Now, let’s say you had a more advanced use case, for example replacing any negative number with 0.0. This can be achieved using regular expressions with ‘sed’:

$ sed -e 's/-[0-9.]*/0.0/g' test.txt
7.269553 3.427526 6.633603
1.980206 0.0 0.0
0.0 0.0 0.0
0.0 0.0 0.0
0.0 6.908667 4.418877
[...]

Let’s go through this piece by piece.

  • ‘s/-[0-9,]*/0.0/g’ - four components, delimited by ‘/’. The first one, ‘s’ means search and replace.

The second component is -[0-9.]*:

  • - First find a minus character
  • [0-9.] Then find any character that is a number (0-9), or a period. Square brackets denote “any of”.
  • * Repeat the previous as many times as possible. Hence, of the string “-1.234 2.000”, the part “-1.234” would be matched because it starts with a minus character, followed by several digits and a period. After reaching the space character the search terminates.

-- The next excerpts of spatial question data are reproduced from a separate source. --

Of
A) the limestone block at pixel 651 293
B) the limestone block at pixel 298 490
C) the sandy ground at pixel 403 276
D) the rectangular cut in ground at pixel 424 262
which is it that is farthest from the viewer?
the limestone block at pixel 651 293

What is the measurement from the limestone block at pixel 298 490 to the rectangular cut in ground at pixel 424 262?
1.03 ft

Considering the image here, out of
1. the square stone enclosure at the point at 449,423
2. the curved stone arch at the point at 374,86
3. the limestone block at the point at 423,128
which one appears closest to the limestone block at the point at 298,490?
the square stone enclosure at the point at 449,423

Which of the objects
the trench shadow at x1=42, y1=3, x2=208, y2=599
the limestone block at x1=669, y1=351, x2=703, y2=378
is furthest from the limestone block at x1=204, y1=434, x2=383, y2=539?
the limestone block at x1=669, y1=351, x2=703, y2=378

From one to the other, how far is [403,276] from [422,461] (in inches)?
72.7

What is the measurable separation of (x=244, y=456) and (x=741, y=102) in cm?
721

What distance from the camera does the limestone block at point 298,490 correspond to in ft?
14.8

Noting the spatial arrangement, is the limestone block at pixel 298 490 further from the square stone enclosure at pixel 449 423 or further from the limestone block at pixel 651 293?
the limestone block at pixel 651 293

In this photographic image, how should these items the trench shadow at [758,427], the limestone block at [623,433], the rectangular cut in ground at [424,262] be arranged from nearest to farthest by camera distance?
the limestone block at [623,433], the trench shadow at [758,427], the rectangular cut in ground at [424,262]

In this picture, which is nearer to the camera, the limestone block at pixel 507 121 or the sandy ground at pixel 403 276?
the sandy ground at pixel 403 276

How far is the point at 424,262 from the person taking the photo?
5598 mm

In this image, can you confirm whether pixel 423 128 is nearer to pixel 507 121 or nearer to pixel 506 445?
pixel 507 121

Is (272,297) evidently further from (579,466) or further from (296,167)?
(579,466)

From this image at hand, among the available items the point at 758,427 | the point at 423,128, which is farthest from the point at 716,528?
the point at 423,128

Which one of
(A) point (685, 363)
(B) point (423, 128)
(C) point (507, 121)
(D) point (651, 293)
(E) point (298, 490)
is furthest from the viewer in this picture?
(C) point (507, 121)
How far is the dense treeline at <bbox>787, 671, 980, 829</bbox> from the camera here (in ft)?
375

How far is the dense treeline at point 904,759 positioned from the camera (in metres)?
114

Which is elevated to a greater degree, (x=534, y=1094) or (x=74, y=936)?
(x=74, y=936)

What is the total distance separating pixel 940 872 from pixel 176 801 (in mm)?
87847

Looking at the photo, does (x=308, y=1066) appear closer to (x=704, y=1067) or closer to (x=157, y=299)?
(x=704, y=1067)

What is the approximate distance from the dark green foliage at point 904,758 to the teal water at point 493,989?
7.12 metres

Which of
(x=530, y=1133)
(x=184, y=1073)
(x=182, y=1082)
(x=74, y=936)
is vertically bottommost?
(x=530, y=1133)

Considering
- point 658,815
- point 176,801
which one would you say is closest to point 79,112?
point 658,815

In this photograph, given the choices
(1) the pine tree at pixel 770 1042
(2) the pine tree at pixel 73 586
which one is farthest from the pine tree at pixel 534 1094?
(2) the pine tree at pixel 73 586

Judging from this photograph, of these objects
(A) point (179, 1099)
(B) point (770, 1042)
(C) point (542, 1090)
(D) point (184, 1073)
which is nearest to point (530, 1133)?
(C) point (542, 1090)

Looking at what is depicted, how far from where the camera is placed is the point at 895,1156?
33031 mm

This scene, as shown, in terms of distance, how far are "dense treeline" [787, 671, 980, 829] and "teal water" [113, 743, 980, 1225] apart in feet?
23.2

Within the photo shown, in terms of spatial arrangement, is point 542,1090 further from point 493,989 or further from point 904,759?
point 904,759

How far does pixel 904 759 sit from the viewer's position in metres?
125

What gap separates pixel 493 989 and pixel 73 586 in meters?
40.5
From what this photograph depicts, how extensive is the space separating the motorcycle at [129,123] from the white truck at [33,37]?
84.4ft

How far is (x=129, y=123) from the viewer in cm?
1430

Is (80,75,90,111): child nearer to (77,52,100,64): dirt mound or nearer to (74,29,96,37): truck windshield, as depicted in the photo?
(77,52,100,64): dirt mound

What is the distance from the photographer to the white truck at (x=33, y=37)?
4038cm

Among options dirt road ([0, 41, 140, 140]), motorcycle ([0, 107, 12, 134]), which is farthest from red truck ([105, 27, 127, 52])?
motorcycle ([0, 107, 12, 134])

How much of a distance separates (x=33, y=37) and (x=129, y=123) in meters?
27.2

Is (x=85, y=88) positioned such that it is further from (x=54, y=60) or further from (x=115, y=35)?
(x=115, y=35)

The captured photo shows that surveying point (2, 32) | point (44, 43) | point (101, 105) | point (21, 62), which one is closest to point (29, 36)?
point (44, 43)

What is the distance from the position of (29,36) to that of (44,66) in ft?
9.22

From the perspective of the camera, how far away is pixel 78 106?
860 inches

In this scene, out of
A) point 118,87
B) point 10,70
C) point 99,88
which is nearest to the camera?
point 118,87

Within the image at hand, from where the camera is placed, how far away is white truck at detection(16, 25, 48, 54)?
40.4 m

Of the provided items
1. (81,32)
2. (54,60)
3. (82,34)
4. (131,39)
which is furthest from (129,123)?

The third component is 0.0: Whatever was matched in the search will be replaced by this.

The fourth component is ‘g’ again, i.e. apply this search as many times as possible for each line. This means that for example for line “-1.234 -2.000 1.23” the both matching instances will be replaced (both “-1.234” and “-2.000” will be replaced by “0.0”).

Exercise: Using your generated file of 10,000 functions, write a ‘sed’ command to replace all digits after the decimal point with a 0. For example, the line “1.980206 -3.655827 -2.629755” should become “1.0 -3.0 -2.0”.

The man page for GNU grep includes a good reference on regular expressions, although this might not be available on non-GNU systems like some BSDs.

GNU? BSD? What’s going on?

Unix has a long and complex history. To make it short, BSD (Berkeley Software Distribution, originating from the University of California, Berkeley) is a family of Unix implementations nowadays consisting of a few operating systems including OpenBSD and macOS. The BSD operating systems have the typical Unix tools such as grep implemented and documented. GNU (GNU’s Not Unix - implying GNU doesn’t contain any original Unix code) is another implementation of Unix and hence also has typical Unix tools such as grep implemented and documented - but implemented and documented separately and hence slightly differently. While Unix has been standardised, such that one can expect tools such as grep generally behave similarly across various Unix implementations, the different implementations can include additional features in their implementations that others might not have. Or indeed include a reference on regular expressions in their grep man page.

Linux distributions are the most common operating systems that include GNU tools.

Exercise: Look up a regular expression reference to see what character classes and expressions are available.